In the entries below, output every line from the line with "Studying the scene" to the line with "which one do", both included, with no changes.

--- Begin Supplied information ---

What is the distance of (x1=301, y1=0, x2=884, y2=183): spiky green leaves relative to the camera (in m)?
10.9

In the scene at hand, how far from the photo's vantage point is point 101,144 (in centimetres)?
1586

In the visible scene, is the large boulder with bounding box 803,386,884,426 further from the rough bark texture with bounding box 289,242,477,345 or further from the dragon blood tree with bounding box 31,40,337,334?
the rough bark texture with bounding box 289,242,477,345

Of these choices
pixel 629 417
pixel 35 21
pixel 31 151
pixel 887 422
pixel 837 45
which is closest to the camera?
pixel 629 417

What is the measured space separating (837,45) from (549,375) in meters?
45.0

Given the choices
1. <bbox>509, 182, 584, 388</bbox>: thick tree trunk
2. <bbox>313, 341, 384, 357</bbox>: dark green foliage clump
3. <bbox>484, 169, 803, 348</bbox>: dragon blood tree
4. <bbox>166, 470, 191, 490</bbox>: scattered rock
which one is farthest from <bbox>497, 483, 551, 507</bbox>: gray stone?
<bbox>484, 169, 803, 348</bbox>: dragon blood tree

--- End Supplied information ---
--- Begin Supplied information ---

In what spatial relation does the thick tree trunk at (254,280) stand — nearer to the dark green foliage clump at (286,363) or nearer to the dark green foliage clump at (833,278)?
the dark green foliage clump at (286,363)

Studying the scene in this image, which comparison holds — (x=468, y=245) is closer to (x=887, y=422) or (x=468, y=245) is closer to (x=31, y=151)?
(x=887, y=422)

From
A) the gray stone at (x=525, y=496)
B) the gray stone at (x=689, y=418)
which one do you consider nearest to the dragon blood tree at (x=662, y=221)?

--- End Supplied information ---

■ **The output**:
Studying the scene in this image, which comparison holds — (x=468, y=245) is closer to (x=887, y=422) or (x=468, y=245) is closer to (x=31, y=151)?
(x=887, y=422)

From
A) the gray stone at (x=525, y=496)
B) the gray stone at (x=689, y=418)
which one do you consider nearest to the dragon blood tree at (x=662, y=221)?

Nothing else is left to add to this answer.